La littérature propose un salutaire exercice de décentrement. Le lecteur naïf y verrait un exercice de pédagogie. Il s’agirait, comme dans tout mauvais roman historique dont la reconstitution soigneuse me pèse, d’instruire le lecteur sur un fait dont il ignore tout et qui serait, tant qu’à faire, d’une portée symbolique évidente et lourdement commentée. La huitième vibration semble de soumettre à ce diktat réducteur. Ma crasse ignorance de l’histoire italienne m’a totalement fait passer à côté de la bataille d’Adoua. Érythrée 1896, pour la première fois dans l’histoire, une armée coloniale recule devant un peuple soumis.

La grande beauté de ce roman est de ne jamais commenté cette anecdote historique et de ne pas se transformer en pénible roman à thèse. Entendons-nous bien, Lucarelli n’occulte en aucun manière l’inhumaine bêtise de la colonisation. Il se contente simplement de ne pas se draper de posture morale d’une dénonciation peut-être encore nécessaire mais sans aucun doute entendue.

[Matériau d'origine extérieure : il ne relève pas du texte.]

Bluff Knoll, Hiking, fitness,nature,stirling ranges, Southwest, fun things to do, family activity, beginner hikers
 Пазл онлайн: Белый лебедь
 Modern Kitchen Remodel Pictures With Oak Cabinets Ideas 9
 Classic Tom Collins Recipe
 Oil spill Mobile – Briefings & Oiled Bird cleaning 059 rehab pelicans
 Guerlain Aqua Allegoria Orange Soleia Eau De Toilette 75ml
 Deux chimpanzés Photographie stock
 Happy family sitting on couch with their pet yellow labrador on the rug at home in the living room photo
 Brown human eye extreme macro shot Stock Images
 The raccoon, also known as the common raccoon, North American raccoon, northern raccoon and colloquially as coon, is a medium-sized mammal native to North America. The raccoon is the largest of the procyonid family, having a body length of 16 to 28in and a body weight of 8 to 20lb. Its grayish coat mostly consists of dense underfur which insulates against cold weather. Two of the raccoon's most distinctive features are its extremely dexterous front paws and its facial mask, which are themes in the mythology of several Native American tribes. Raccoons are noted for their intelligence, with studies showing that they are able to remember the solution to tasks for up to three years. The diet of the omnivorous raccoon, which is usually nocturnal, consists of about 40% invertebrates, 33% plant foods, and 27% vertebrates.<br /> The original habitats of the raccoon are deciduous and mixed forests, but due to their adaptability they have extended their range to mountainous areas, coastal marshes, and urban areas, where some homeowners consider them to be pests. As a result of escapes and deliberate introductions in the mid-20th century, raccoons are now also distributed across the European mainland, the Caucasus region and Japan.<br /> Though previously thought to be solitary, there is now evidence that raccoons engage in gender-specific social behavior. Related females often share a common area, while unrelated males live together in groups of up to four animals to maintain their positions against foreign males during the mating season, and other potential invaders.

Nous touchons là à une légère réserve suscitée par La huitième vibration. Les vingt-quatre personnages de ce roman ont une certaine tendance à difficilement se singulariser. Les coloniaux sont uniformément abrutis dans leur bêtise, la poursuite de leur intérêt personnel. Chacun des cinquante-sept chapitres suit un de ses personnages, les histoires s’entremêlent. Peut-être n’y ai-je pas prêté l’attention nécessaire mais il en a découlé de ma part une certaine confusion. Un peu de mal par exemple à, au début de ma lecture véritablement distinguer Amara et Cappa. Ma réserve, vite dissipée malgré tout, s’appuie aussi sur une certaine froideur dans le traitement des personnages. Le raccourci est hâtif, cet enchaînement de personnage, dans construction à la jolie dynamique, semble traduire un certain désintérêt du romancier pour ses personnages. La plupart sont peu sympathique sans franchement être détestable.

Mais peut-être est-ce là une façon d’éviter l’erreur de la reconstruction historique. L’individu est une construction récente, l’intérêt pour son propre destin ne semblait sans doute pas aussi déterminant au tournant de l’autre siècle. Une critique que j’avais déjà adressé au très intrigant Vie prolongée d’Arthur Rimbaud dont une partie se passe dans une proximité immédiate. En une phrase, les hommes disparaissent. La mort les rattrape de son indifférence. Une réserve qu’il convient de dépasser puisqu’elle est au cœur du projet. Éviter le pathos, Lucarelli se moque d’écrire, comme un de ses personnages, journaliste alcoolique, un livre intitulé Les héros d’Adoua. L’absence de sentimentalisme du style affûté de Lucarelli fait des merveilles dans la description de la bataille elle-même. En tout fin de roman. Comme conséquence d’une autre fatalité qui donne à ce récit des allures de drame. Je laisse au lecteur le plaisir de découvrir l’enchaînement de coïncidences fatales et sordides très bien amené par cet auteur qui est aussi auteur de polar. Si vous les connaissez, n’hésiter pas à me faire part de votre avis. Je suis assez curieux.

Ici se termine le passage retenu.